Thursday, June 04, 2009
about 10 years apart
Just feeling like listening to myself talk, lately. Yesterday, sweet Bodie came over for about 3.5 hours. He was asleep for probably half the time he was here, but the other half, he was not too happy. I felt terrible for him, as I was not that able to comfort him. I guess when I can't comfort Hank, I do feel bad, but I just think, well, this is what you got, kid, all my sympathy, love, and knowledge, but this has to work. Anyway, I do not comprehend how anyone has more than one child. Only if they are at least 10 years apart. So funny I have not gotten pregnant. Funny may be the wrong word. Would sure be funny if I were, now. Again, maybe not "funny." We are trying again, today. (Bodie, not getting pregnant). I hope he will be more comfortable here since he has seen the place once.
Today is the first day of CCC team practice for me. I am looking forward to it.
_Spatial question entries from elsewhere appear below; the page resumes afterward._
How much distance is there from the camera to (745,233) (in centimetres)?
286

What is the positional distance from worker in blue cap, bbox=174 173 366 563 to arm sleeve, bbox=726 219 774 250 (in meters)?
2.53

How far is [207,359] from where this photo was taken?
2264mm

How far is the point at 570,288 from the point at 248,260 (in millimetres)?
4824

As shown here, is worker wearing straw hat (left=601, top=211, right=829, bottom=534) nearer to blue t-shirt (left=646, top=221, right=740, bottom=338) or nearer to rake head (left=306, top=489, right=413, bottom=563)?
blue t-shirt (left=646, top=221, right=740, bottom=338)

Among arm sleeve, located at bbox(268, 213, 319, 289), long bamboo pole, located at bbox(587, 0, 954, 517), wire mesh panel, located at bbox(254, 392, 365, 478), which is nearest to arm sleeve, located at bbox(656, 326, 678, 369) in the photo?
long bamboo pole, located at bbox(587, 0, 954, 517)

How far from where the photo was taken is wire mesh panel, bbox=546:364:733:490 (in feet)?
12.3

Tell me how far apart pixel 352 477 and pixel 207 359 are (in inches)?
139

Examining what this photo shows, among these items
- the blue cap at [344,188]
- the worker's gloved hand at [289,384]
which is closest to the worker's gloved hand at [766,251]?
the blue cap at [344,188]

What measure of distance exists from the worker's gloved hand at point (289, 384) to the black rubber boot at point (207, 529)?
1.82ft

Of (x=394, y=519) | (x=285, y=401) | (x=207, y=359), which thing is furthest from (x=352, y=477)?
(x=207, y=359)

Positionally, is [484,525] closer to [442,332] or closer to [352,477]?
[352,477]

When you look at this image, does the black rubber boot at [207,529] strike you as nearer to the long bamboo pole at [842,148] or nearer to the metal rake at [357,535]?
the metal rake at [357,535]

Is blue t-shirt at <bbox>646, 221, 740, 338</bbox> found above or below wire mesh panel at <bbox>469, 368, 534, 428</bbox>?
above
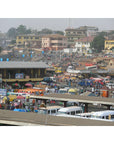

Then, Marie and Sydney are coming over for lunch. Then Bodie. Then I am taking Hank to my parents' later this evening so I can go to one more salsa class.
Feeling so much more Free about the whole dancing thing. Like we're supposed to: Happy, Joyous, and Free. I also realized DID is kind of unpredictable, and think that is another piece of my emotional button. See, once you have enough therapy under your belt, you don't have to pay someone anymore, you just do it, yourself. It takes longer, and is probably more unpleasant, but it still works!